He stated: "I'm out of his vehicle turning to him, that's when my cuffs began to come out." (Hr'g Tr. at 74).
Officer Modeste testified to a slightly different version of events. He stated that Defendant was placed in handcuffs only after he was asked whether he had a license for the firearm, and Defendant answered no. (Hr'g Tr. at 61). The Court understands from the evidence presented that this sequence of events happened in a very short period of time and several events happened simultaneously. As the officer who actually placed Defendant in handcuffs and asked him the question at issue, the Court will rely on Officer Marshall's more detailed testimony regarding the sequence of events.
Officer Marshall testified that his purpose in placing Defendant in handcuffs was to detain him, given Defendant's close proximity to the gun. Id. at 73-74. Generally, "the usual traffic stop is more analogous to a so-called 'Terry stop,'" and "persons temporarily detained pursuant to such stops are not 'in custody' for the purposes of Miranda." Berkemer, 468 U.S. at 439-40. Moreover, police may, short of arrest, "take such steps as [are] reasonably necessary to protect their personal safety and to maintain the status quo during the course of [a Terry] stop." United States v. Hensley, 469 U.S. 221, 235 (1985); see Terry, 392 U.S. at 23-24. Therefore, in certain situations, an officer might have to take "necessary measures" to "neutralize the threat of physical harm." United States v. Johnson, 592 F.3d 442, 452 (3d Cir. 2010) (quoting Terry, 392 U.S. at 24). Placing a defendant in handcuffs can be that "necessary measure." St.

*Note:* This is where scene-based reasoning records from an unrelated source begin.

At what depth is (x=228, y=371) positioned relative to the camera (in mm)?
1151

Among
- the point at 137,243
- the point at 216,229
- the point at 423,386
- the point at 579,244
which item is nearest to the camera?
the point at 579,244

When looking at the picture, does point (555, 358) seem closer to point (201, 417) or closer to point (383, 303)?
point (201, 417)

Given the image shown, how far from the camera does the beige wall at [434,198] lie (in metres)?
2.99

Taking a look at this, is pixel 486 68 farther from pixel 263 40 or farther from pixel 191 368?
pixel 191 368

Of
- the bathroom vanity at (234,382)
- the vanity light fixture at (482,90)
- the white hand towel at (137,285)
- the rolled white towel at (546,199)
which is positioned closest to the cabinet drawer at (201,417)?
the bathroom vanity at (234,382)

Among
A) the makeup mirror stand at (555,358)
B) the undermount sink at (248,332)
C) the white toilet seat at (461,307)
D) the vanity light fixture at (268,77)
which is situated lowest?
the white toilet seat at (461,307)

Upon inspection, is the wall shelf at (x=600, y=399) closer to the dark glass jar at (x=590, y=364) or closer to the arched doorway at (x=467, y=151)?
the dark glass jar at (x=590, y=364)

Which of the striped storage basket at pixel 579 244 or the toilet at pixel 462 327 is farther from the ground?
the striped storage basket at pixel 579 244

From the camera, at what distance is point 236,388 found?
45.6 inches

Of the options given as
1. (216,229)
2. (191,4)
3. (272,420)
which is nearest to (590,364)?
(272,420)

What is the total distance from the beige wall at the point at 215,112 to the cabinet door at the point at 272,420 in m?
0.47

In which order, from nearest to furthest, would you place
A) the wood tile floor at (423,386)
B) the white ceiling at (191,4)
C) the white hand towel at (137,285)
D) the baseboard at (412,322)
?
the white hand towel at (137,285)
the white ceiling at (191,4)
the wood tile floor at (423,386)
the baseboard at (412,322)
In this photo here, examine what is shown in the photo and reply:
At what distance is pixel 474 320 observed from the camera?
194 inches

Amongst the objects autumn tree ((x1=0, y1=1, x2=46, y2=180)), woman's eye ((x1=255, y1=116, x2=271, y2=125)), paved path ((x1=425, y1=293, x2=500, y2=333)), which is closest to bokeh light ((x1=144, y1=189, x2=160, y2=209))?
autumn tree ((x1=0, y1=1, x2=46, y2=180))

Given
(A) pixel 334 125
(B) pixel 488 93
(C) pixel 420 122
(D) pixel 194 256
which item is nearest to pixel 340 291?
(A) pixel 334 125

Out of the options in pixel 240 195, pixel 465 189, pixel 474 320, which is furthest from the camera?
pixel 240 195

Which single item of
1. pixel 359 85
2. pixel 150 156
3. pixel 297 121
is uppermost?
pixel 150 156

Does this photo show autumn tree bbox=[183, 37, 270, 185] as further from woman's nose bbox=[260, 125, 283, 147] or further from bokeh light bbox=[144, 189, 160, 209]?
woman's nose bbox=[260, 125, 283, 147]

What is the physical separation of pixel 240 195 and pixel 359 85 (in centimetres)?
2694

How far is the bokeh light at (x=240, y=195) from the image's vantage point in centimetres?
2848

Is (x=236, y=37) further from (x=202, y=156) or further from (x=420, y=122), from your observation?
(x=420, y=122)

Rose, 189 F. Supp. 3d at 542 n.13.
However, whatever Officer Marshall's subjective intent in placing Defendant in handcuffs, the Miranda inquiry is objective—the proper question is how a reasonable man in Defendant's position would understand his situation. See May, 87 F. App'x at 227; see also Berkemer, 468 U.S. at 442 ("A policeman's unarticulated plan has no bearing on the question whether a suspect was 'in custody' at a particular time; the only relevant inquiry is how a reasonable man in the suspect's position would have understood his situation.").
According to Officer Marshall, when he stepped out of the car after seeing the firearm, he reached for his cuffs and told Defendant to turn around and put his hands behind his back. (Hr'g Tr. at 73-74). Officer Marshall testified that he was in the process of handcuffing Defendant when he asked the question about whether Defendant had a firearms license. Id. at 72. The Court concludes that circumstances such as these—where a law enforcement officer, after discovering a firearm, ordered Defendant to turn around and place his hands behind his back, and was in the process of handcuffing him at the time that the officer was questioning him about the legality of the firearm—would have caused a reasonable person in Defendant's position to believe that the officer "would not have heeded a request to depart or to allow [him] to do so." Willaman, 437 F.3d at 359 (quoting Steigler, 496 F.2d at 799) (quotations omitted). Indeed, immediately after Defendant answered the question, Officer Marshall told Defendant he was under arrest for possession of an unlicensed firearm. (Hr'g Tr. at 75). Thus, based on the totality of the circumstances, the Court finds that Defendant was in custody for Miranda purposes. See, e.g., United States v. Santiago, Crim. No. 2016-0017, 2017 U.S. Dist. LEXIS 5747, at *15-16 (D.V.I. Jan. 16, 2017) (finding defendant was in Miranda custody after he was put in handcuffs after "an unrestrained and consensual conversation with [the police officer]" and then asked whether he had a license to possess the discovered firearm); United States v. Jackson, No. CR 07-338, 2009 WL 3008993, at *5 (W.D. Pa. Sept. 21, 2009) (finding defendant was in custody for Miranda purposes when he was handcuffed at the rear of his vehicle and had not been told he was not under arrest, and then police asked him about whether he had a permit for his gun); see also United States v. Latz, 162 Fed. App'x 113, 117 (3d Cir. 2005) (finding defendant was "clearly in custody" after being handcuffed and placed on a couch and questioned about firearms in his house).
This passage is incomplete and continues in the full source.